Um die Einsamkeit zu bekämpfen, denkt sich Lisa für ihren Bruder Geschichten aus: er sei von einem fremden Planeten und für die Lichtverhältnisse auf der Erde nicht gemacht. Da das Raumschiff aber beschädigt sei, müsse er hier auf der Erde bleiben.
Paul, der langsam beginnt, sich über den Tod Gedanken zu machen, setzt nun alles daran, das Raumschiff wieder flott zu bekommen.
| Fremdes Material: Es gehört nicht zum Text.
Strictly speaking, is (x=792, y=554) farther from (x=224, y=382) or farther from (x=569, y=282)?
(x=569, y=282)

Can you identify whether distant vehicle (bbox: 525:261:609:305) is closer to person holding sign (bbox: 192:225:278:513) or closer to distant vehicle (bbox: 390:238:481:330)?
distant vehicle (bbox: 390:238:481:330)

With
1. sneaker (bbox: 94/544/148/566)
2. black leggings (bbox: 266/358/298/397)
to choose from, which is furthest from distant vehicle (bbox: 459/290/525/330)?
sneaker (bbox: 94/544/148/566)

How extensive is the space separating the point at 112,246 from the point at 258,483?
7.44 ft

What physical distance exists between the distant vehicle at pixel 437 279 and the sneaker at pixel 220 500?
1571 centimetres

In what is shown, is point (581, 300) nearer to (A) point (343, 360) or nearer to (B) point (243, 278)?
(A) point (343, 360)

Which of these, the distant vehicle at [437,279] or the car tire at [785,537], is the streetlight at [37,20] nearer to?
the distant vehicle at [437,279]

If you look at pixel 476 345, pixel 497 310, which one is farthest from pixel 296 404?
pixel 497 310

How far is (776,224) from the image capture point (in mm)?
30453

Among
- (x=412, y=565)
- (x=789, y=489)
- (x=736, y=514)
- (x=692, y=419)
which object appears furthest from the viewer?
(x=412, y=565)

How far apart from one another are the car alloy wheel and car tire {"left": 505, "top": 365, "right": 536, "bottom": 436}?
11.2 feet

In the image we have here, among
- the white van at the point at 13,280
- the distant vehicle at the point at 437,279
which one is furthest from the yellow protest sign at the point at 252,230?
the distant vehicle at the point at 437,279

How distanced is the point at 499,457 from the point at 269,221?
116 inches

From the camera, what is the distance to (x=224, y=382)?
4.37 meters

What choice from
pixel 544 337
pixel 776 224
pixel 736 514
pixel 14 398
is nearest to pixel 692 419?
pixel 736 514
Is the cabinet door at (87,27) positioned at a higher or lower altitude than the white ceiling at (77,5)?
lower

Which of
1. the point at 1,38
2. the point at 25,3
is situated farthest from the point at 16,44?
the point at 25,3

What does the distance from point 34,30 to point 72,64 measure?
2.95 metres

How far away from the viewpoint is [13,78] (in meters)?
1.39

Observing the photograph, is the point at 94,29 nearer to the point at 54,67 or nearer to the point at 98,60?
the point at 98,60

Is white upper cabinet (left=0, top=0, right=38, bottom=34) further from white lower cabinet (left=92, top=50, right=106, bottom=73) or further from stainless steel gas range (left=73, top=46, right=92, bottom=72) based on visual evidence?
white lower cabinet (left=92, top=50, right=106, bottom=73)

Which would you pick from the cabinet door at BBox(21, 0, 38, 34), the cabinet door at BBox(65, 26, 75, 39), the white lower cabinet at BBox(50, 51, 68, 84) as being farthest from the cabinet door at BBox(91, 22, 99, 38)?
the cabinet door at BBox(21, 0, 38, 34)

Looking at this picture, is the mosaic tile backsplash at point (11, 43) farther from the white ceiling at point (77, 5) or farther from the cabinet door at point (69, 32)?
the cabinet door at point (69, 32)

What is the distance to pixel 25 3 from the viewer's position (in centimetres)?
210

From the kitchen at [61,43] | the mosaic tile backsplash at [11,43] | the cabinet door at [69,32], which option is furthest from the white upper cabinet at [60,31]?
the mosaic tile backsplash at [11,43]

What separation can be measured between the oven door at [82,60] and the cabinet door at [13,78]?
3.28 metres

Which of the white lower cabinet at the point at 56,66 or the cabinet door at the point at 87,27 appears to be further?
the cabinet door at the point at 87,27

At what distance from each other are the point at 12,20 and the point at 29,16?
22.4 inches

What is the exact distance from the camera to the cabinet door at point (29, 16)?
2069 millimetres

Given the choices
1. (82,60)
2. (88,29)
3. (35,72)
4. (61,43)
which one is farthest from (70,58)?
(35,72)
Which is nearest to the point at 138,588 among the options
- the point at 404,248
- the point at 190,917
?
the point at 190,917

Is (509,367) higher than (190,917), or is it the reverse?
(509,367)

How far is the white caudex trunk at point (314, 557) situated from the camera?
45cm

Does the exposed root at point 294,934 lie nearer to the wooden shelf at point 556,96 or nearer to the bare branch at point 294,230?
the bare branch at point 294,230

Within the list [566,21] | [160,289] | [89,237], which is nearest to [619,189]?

So hilft das Bild von der startenden Rakete nicht nur Paul, sein Schicksal zu akzeptieren, sondern auch Lisa, den Tod und dessen Unfassbarkeit begreifbar zu machen.
Ein besonderer Coup dabei ist, dass die animierten Sequenzen der Raumfahrtabenteuer mit vollem Orchester unterlegt sind, wodurch diese, obwohl recht simpel animiert, eine Wucht bekommen, die einen noch tiefer in die Gefühlswelt der Protagonisten hineinzieht.
Die Regisseurin hat die jugendlichen Darsteller in Schulen gecastet. Man merkt ihnen den Amateurstatus zwar an (gerade was Stimmbildung betrifft), eigenartigerweise aber sorgt eben dieser Effekt für eine erstaunliche Glaubwürdigkeit.